● **Records for this task**
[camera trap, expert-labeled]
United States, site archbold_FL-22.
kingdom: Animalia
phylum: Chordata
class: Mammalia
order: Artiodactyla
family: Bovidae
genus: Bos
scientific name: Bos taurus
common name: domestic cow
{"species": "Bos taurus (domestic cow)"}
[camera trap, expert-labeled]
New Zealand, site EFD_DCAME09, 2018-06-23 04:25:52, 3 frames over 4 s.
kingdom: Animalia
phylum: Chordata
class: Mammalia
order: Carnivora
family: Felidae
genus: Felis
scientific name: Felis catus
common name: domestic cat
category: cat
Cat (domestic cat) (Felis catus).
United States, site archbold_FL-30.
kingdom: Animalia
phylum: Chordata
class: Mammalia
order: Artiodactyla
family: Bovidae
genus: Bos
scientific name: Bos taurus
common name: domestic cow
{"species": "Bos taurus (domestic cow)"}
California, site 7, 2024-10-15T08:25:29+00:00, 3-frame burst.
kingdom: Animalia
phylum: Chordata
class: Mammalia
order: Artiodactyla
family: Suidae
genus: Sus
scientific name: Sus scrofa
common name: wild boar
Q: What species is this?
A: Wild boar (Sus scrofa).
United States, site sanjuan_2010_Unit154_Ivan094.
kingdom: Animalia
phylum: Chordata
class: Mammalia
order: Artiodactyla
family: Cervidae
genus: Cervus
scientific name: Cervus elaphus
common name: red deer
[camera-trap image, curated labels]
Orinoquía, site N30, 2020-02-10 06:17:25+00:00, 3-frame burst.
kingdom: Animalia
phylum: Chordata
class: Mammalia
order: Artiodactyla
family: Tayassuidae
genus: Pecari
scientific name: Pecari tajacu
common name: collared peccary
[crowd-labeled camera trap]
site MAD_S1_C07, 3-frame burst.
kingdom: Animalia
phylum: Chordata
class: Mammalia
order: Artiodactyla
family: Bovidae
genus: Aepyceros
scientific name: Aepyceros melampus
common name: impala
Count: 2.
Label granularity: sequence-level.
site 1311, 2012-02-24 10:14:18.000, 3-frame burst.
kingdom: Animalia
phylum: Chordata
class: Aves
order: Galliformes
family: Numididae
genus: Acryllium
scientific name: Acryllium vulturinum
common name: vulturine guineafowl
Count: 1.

● **What is being asked**
Task for the records above: copy every line in which the word "scientific" occurs.

● **Response to this exercise**
scientific name: Bos taurus
scientific name: Felis catus
scientific name: Bos taurus
scientific name: Sus scrofa
scientific name: Cervus elaphus
scientific name: Pecari tajacu
scientific name: Aepyceros melampus
scientific name: Acryllium vulturinum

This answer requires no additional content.